Tere! Our second globetrot of the spring took us to Estonia, one of the least-populated countries in the European Union and the northernmost of the three Baltic states, which also include Latvia and Lithuania. Today known for its booming tech industry (home to companies such as Skype) Estonia has had a long and delicious history at the cultural crossroads of the Baltics, Scandinavia, and beyond.

For breakfast on Saturday morning, Jess prepared a rich traditional breakfast of ahjusoojad kohupiimasaiad, or cheese curd toast. The recipe came from Nami-Nami, an English-language food blog all about Estonian cuisine.


Later that morning, we watched the Geography Now episode about Estonia:

For lunch, Jess prepared two more Estonian recipes from the same food blog: a tomato and smoked cheese soup and kapsa tatra hautis, a dish made with cabbage and buckwheat.


In the afternoon, I baked an Estonian version of the kringle, a pastry that is also popular in Denmark.

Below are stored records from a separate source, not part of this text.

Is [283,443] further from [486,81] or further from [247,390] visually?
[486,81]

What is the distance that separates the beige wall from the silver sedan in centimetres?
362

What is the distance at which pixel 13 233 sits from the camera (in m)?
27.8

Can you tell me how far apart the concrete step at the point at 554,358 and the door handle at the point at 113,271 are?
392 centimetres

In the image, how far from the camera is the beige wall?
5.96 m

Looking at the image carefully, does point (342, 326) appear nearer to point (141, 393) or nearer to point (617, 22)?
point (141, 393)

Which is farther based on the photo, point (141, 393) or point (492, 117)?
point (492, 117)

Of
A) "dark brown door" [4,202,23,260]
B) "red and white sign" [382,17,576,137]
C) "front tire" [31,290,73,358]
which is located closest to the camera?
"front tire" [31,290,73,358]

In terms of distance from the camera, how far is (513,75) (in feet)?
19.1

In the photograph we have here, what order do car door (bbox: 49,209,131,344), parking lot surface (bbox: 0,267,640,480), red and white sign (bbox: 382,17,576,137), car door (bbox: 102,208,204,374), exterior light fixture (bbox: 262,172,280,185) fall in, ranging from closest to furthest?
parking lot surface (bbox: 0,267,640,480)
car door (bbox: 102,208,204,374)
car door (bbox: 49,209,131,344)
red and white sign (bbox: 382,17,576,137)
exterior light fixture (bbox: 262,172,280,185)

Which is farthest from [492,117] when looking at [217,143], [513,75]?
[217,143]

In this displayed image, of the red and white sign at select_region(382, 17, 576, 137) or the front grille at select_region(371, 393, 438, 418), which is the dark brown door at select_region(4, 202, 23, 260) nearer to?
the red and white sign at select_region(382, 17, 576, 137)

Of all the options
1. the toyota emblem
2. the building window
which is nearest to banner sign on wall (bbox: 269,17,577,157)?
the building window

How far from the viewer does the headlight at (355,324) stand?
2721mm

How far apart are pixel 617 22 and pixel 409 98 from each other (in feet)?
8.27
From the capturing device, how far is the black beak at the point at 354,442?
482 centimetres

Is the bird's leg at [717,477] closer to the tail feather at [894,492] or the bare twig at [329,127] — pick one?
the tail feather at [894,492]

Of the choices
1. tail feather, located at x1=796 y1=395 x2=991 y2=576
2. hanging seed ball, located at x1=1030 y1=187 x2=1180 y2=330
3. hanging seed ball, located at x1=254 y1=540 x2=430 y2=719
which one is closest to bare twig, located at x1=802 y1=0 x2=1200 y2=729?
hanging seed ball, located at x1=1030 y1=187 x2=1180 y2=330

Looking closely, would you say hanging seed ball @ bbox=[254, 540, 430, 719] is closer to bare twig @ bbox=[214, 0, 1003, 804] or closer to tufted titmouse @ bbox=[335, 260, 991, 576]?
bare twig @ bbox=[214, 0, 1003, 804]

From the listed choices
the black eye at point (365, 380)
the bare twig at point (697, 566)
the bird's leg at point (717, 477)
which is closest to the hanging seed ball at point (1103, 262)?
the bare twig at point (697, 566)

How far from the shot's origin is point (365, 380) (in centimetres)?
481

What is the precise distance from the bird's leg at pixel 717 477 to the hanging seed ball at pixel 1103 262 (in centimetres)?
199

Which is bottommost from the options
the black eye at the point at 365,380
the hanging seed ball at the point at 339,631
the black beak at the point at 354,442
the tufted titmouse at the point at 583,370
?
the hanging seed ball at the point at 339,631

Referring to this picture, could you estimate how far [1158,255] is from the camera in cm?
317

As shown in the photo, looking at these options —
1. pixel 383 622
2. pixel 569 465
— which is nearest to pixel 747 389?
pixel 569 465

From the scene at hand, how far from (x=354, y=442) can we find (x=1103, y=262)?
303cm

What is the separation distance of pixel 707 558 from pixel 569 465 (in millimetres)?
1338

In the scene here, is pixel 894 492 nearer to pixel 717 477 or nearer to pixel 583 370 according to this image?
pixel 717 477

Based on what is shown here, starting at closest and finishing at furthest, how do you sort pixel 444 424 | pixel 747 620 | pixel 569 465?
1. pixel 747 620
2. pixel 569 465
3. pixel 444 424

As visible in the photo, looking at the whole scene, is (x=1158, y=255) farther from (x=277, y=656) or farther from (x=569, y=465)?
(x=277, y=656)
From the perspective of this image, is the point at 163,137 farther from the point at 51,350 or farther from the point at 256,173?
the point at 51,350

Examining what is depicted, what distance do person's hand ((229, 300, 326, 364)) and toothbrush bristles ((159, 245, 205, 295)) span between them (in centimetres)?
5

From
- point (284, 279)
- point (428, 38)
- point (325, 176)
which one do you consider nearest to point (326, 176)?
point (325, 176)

Here it is, fresh from the oven:


We also watched a documentary report from Vice News called The Russians are Coming about how Estonia and its NATO allies have responded to the growing belligerence of its eastern neighbor, Russia.

For dinner, I prepared an Estonian version of borscht (seen in the photo at the top of this post) as well as a traditional stew of pork, sauerkraut, and apples made un-traditional with the substitution of some porkless vegetarian cubes.


After dinner, we watched a rather peculiar film called Made in Estonia (2003) about a couple of radio hosts who act out the stories of some comical Estonian stereotypes.

The next morning, Jess prepared another traditional Estonian breakfast: little apple croissants baked with ricotta cheese. They were delicious!


Before lunch, we headed up to the North Park Theater to catch a midday showing of My Neighbor Totoro, the 1988 classic from Studio Ghibli. Though the film was not Estonian, we had a great time and enjoyed a late lunch at a restaurant next door to the theater.

Following a warm strolls through Delaware Park, we returned home to watch the Estonia episode of Food Trippers, which showed us everything from Estonia’s meaty, medieval past to its organic, locally-sourced future.

For dinner, we helped ourselves to some more tomato soup, more cabbage and buckwheat, and more borscht. A fitting end to a tasty and educational weekend!

Like our own city of Buffalo, Estonia lies along the eastern shores of a great inland sea (Lake Erie for us, the Baltic Sea for the Estonians). Over the past few decades, both Buffalo and Estonia have bid farewell to significant portions of their populations and continue to shrink today. Seeing how the country has reinvented itself as a hip and thriving innovation hub for Northern Europe gave us the confidence to think that Buffalo’s present renaissance might endure as well.